Bangladesh opener Tamim Iqbal took a swipe at fans and critics for pointing fingers at skipper Mashrafe Mortaza’s form in the ongoing ICC World Cup 2019.
Mortaza had been criticized by the fans in social media for his performance in the ongoing global event where he picked only one wicket during the 21 overs he’s bowled so far in the ICC World Cup 2019, conceding 149 runs.Set to retire after the ongoing World Cup, Mortaza has had to face some recent heat because of his bowling form by some former international cricketers as well in the commentary box as many believed he is well past his prime. Moreover, he is unable to provide the charismatic captaincy that he used to deliver in the past.
“It is important to note whom you are criticising,” Tamim told reporters when his attention was drawn regarding the form of their inspirational captain on Tuesday.
“Before criticizing him, People should think what he has done for the (development) of cricket during the last 15-16 years for at least two minutes,” he said.
“If we call him unfit then he was unfit for the last 10 years because his legs were not totally fine during then but at that time we took it sportingly even emotionally but now we are taking it differently when things are going wrong,” he said.
“We are talking about someone who had literally brought us here. He deserves much more respect than what he is receiving,” he said.
“Lot of former cricketers from other nations are also criticising him and we are heeding to their comments. Those former cricketers who are talking what have they achieved in their life?,” he questioned.“Many players go through ups and down in such a mega event. Even the champion team doesn’t have eleven performing players in their squad. His leadership and presence in the team is very important for other players,” he said.
Tamim said that they are well aware that West Indians will come up with lots of short balls. A tactic that they have followed so far in the tournament but Tamim felt that they must make sure not to lose the opportunity of punishing the bad balls that had also been provided by Windies on regular intervals.
“We normally try to simulate in the nets what our opponents are likely to do. They usually target us with the short ball but they do the same against all sides in the first ten to 15 overs. They also give run-scoring opportunities. We have to prepare for both, that’s why we are working hard in practice,” told Tamim.

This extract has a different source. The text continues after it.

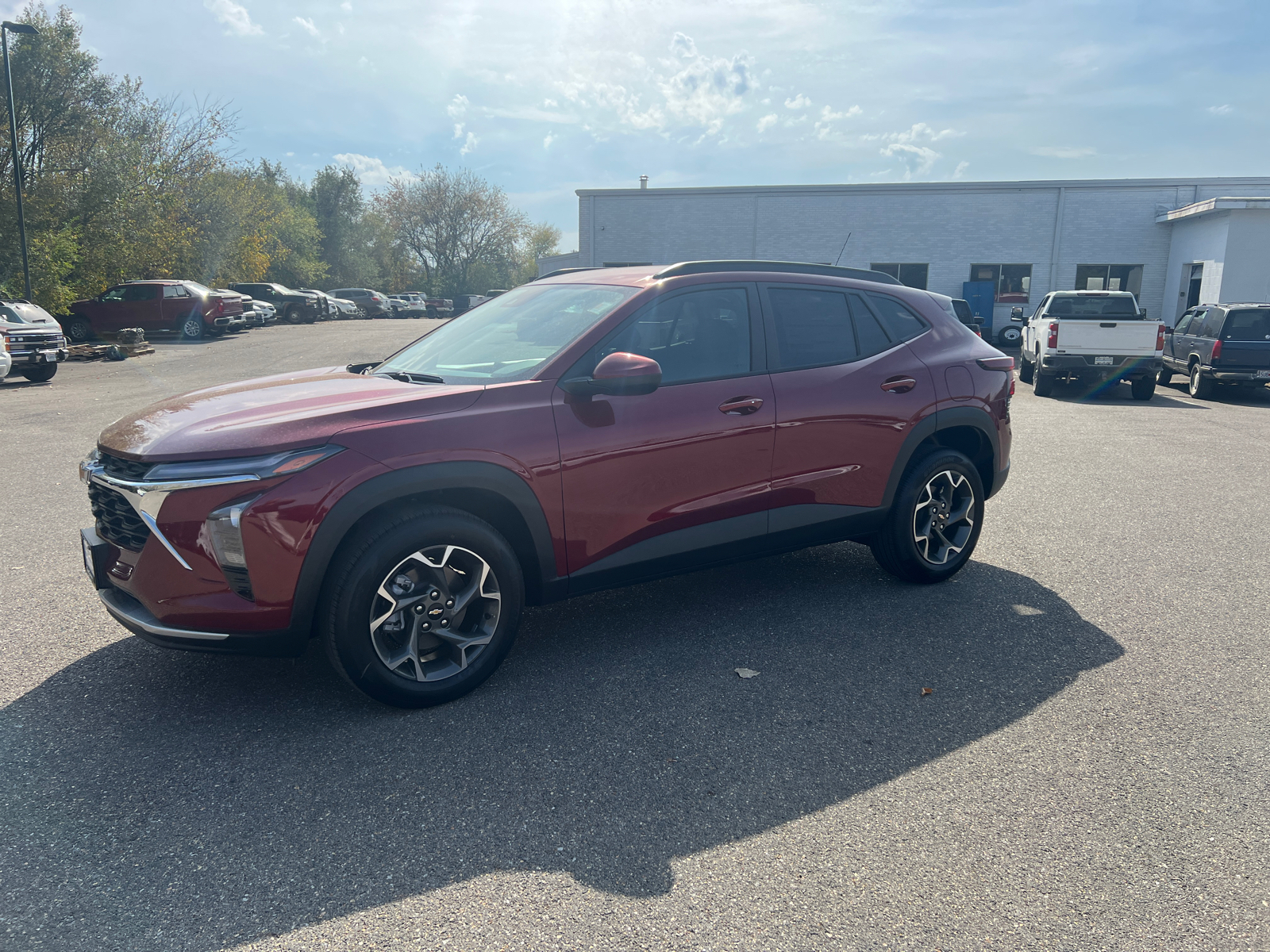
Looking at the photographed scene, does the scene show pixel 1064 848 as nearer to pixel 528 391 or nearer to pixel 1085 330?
pixel 528 391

“We want to make sure it is not a surprise for us. We have an idea about their batsmen and bowlers, but I have noticed their different planning in the ICC World Cup. It is not the same thing that we faced in Ireland or West Indies,” he said.

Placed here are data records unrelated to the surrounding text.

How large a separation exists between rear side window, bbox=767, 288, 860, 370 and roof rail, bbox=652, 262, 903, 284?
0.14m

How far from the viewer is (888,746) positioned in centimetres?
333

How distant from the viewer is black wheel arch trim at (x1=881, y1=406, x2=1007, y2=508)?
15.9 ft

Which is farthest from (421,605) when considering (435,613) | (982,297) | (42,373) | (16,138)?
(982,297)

“They are focusing heavily on the short ball, but if you handle it well enough, there’ll be opportunities to score runs. They have been bowling this way against all sides,” he said adding he still believes that they are the favourites on June 17 at Taunton.
“Of course (we are favourites), why not? We have won more than them in the recent past. In Ireland, we won all three matches against them. It does not matter to me who are favourites and who are not. Cricket is such a game that whoever brings their A game have a chance to triumph on that particular day. That is the case for any team in this World Cup,” he said.
“It is not important who has that tag, it’s about whoever plays well. If you see West Indies’ first two matches, they looked a different side than what they were six months back. Then again, if you look at how we played our first two matches, we also looked a different side. We were challenging the top teams in these conditions. One went in our favour, one didn’t. It will be a good match I think; we just need to see who brings their A game on the given day,” he said.
The only thing that looked to be disturbing Tamim at the moment is the way he is getting out after being set as he feels it is not something he is used to.
“If I can manage to stick around for ten overs, I score big. In the last three matches I played according to the situation in the first five to seven overs but somehow when everything was under control literally I gave away my wickets at least on two occasions and that was disappointing because usually it does not happen,” he said.
“I am hopeful if I can get a good start I will be able to do well. We have to play well no matter what kind of a wicket we get. I have never played in Taunton before though I have heard it is a heaven for the batsmen but curators are preparing this pitch differently now. Bowlers also got some help from the wicket in Australia-Pakistans match,” he said.
“But I will be looking forward for a good innings in the next match,” he concluded.